Co zrobicie jak Baden powie, że nic się nie stało?
Nic mnie bardziej nie brzydzi niż nieszczery entuzjazm. Pisałem już o tym wczoraj ale jeszcze powtórzę - nawet jeśli cokolwiek zostanie ustalone w wyniku ekshumacji nie zmieni to sytuacji ani na jotę. Będzie to tylko powód do kolejnych przedstawień, nieszczerych dyskusji o tym co mogło się tam stać naprawdę.

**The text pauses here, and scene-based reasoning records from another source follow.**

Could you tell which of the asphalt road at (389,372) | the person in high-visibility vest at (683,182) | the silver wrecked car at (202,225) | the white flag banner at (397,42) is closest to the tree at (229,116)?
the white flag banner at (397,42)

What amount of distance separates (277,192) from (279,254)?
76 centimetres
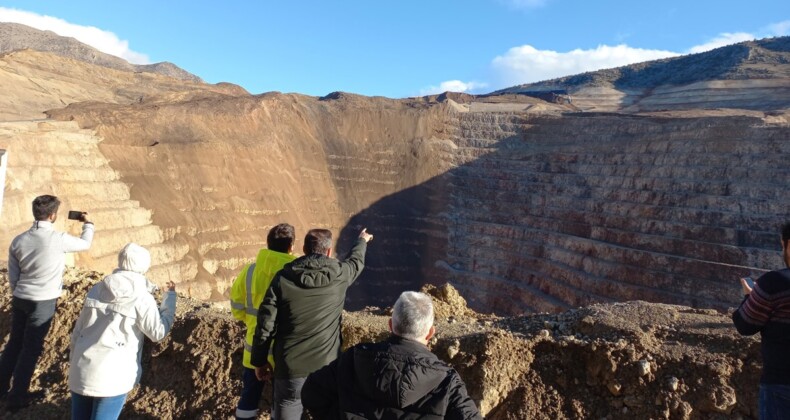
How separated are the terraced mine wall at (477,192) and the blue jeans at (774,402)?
47.1 ft

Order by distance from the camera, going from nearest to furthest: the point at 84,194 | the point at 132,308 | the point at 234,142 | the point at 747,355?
1. the point at 132,308
2. the point at 747,355
3. the point at 84,194
4. the point at 234,142

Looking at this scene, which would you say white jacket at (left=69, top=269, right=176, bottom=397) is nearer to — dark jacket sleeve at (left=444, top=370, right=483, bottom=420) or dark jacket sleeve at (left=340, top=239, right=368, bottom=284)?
dark jacket sleeve at (left=340, top=239, right=368, bottom=284)

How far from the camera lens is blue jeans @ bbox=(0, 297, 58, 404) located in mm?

Nie tak dawno wszyscy ekscytowali się obietnicą ujawnienia dokumentów dotyczących katastrofy w Giblartarze. I co? Okazało się, że nie doszło tam do zamachu, ale do zwykłego wypadku lotniczego jakich wiele. Nikt się nawet nie zająknął na temat okoliczności brzegowych tego wydarzenia, na temat pozostawienia Polski sam na sam ze Stalinem. Więcej, w tym roku BBC wyprodukował dokument o polskich lotnikach w Wielkiej Brytanii, który nie został wyemitowany w państwowych telewizjach na Wyspach. Nie został wyemitowany, żeby nie psuć brytolom satysfakcji z sukcesu, z ciężko wywalczonego zwycięstwa nad Hitlerem. Nie został wyemitowany na pohybel nam. I to jest oczywiste. Nikt jednak nawet nie patrzy w tamtą stronę, bo zbliża się największy showman światowej patologii. Ponoć pracował nad szczątkami Kenndy'ego. I co? To ma być rekomendacja? To jest raczej przyczynek do kpin według mnie. Czego oczekujecie po tym człowieku? Jeśli ktoś sam nie potrafi bronić swoich zmarłych, a przez dwa lata nikt nie pomógł rodzinom ofiar w uzyskaniu pozwolenia na ekshumację, albo - bo właściwie czemu nie - w przeprowadzeniu tej ekshumacji bez pozwolenia, nie może liczyć na pomoc niczyją. Może liczyć jedynie na to, że zostanie po raz kolejny wykorzystany. A być może także wyszydzony. Nie jesteście na to gotowi, bo wszystkim się zdaje, że oto nadchodzi sojusznik. O ludzie!
Kiedy widzę te wszystkie wpisy mam wrażenie, że największą satysfakcją dla ludzi entuzjazmujących się ekshumacją byłoby gdyby BBC nakręciła o tym film i puszczała przez pół roku na kanałach edukacyjnych. O! Ileż by wtedy było radości. Film o nas zrobili, film, słyszycie! Bo robienie filmów jest przecież najważniejsze. Prawda?
Przedstawienia są najważniejsze. I to właśnie będzie przedstawienie. Amerykanie nie zrobią nic, co mogłoby zakłócić ich stosunki z Rosją. Po prostu. A jeśli zrobią to nie za darmo. Zgadzając się więc na tę ekshumację dziś, nie dość, że oddajecie te szczątki w pacht, to jeszcze będziecie do tego dopłacać przez długie miesiące, a może i lata. Trzeba ich było ekshumować od razu. Trzeba było wtargnąć na lotnisko i rozpieprzyć te trumny na oczach publiki i kamerzystów. To właśnie należało zrobić. Wy jednak chcecie jednego - żeby uznawano was za ludzi kulturalnych i cywilizowanych, bo to wam podnosi samoocenę. Są jednak sytuację, w których nie wolno się zachowywać w taki sposób i te wszystkie dni po 10 kwietnia roku 2010 były taką właśnie sytuacją. Dziś szczątki te to już tylko karta w politycznej rozgrywce. A wy chcecie sobie popatrzeć w telewizor poprzez ażurowe skarpety, leżąc na kanapie i podumać jak to świetnie, że się w końcu udało. Otóż nic się nie udało i nic się udać już nie może. Jest za późno.